TASK STATEMENT: Continue the judgment in the eviction appeal from the end of its last paragraph, so that it carries on the court's account rather than the items.

EXCERPTED TEXT:

══════

Robert Njuguna Kamau & Moses Mpesha Koikai v Kirika Kamungu [2014] KEHC 5794 (KLR) | Eviction | Esheria

Robert Njuguna Kamau & Moses Mpesha Koikai v Kirika Kamungu [2014] KEHC 5794 (KLR)

Full Case Text

REPUBLIC OF KENYA

IN THE HIGH COURT OF KENYA AT NAIROBI

CIVIL APPEAL NUMBER 598 OF 2009

ROBERT NJUGUNA KAMAU. .....................................1ST APPELLANT

MOSES MPESHA KOIKAI. .......................................  2ND APPELLANT

VERSUS

KIRIKA KAMUNGU. ........................................................ RESPONDENT

(From the judgment and decree of A. Ireri (Ms), Senior Resident Magistrate in Nairobi Commercial Courts CMCC NO. 289 of 2008)

J U D G M E NT

The Appellants, in a plaint filed at the court, sought mainly an eviction order and general damages for trespass. The other reliefs sought were those to effect the order of eviction when granted and costs. The honorable trial magistrate refused to grant eviction orders. That aggrieved the plaintiffs who appealed to this court in this appeal.

In the said plaint dated 29th February, 2008 the plaintiffs pleaded that L.R. No. Dagoretti/Mutuini/559, was registered in the name of Paul Kamau Njuguna who was their own father but who was deceased. They further pleaded that they applied and obtained the confirmed grant of Letters of Administration of their father’s estate which inter alia consisted of the said plot of land as part of the estate. They accordingly sought eviction of the Defendant who was in occupation stating that he illegally, unlawfully and wrongfully occupied the land. The Plaintiff/Appellants further pleaded that occupation of the land by the Defendant had prevented Plaintiffs from taking possession thereof and had prevented final distribution of the Estate as per the Grant of Letters of Administration issued and confirmed by the Nairobi High Court Succession Cause No. 21 of 1999.

In his defence to the lower court case, the Defendant had admitted being in possession and for many years since 1932. He also had claimed that he had a beneficial interest in the land because it was an ancestral land registered in the name of Plaintiffs’ father Paul Kamau Kirika, as the eldest son of their grandfather and as a customary trustee for the benefit of all his brothers, of whom the Defendant was one, being an adopted step-brother. He averred that Grandfather had two Houses Mikki House and Njeri House. He pleaded that he belonged to the 1st House while the Plaintiffs belonged to the 2hd House – Njeri House.

The Defendant had further pleaded that his long an unchallenged notorious possession of the land was because of the familiar relationship aforestated which also confirmed the existence of the separate rights of the two houses.

As to an existing caution entered against the land, the Defendant had pleaded that it was entered by Mikki Njuguna when she wanted a portion of the land between the Houses of Mikki and that of Njeri.

Further, the Defendant had also pleaded that although he had himself in 1997 taken out a Grant of Letters of Administration taking into account the land L.R. Dagoretti/Mutuini/559, the same was nullified by the High Court that granted the Grant of Letters of Administration to the Plaintiffs and this led the High Court to dismiss his application seeking revocation of the Grant of letters issued to the Plaintiffs.

══════

LISTING:
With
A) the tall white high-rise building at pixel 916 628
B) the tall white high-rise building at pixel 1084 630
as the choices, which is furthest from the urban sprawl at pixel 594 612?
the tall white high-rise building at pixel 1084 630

══════

EXERCISE RESULT:
Finally, the Defendant denied that although the property was registered in the name of the Plaintiff’s father who was the Defendant’s step-brother, he the Defendant was never a trespasser on the land and lived thereon by right as a beneficial owner or part beneficial owner to the knowledge of the Plaintiffs.

In her judgment, the trial magistrate found that trespass by the Defendant (Respondent) had not been proved sufficiently to enable her to order an eviction against him. She accordingly dismissed the suit, provoking this appeal.

I have carefully perused the pleadings, the evidence adduced at the lower court and, the honourable trial magistrate’s judgment. I have also examined and considered the grounds of appeal and the written submissions by both sides.

In my view and finding the trial court’s judgment is entirely based upon the pleading of the Plaintiffs in their plaint. The mainly had sought eviction of the Defendant from the land L.R. Dagoretti/Mutuini/559 on the basis that the Defendant was a trespasser who had no reasonable or lawful excuse of possession of the same. The trial court and indeed, this court found and finds, respectively, that Defendant may possibly have a reasonable or lawful excuse to be on the land.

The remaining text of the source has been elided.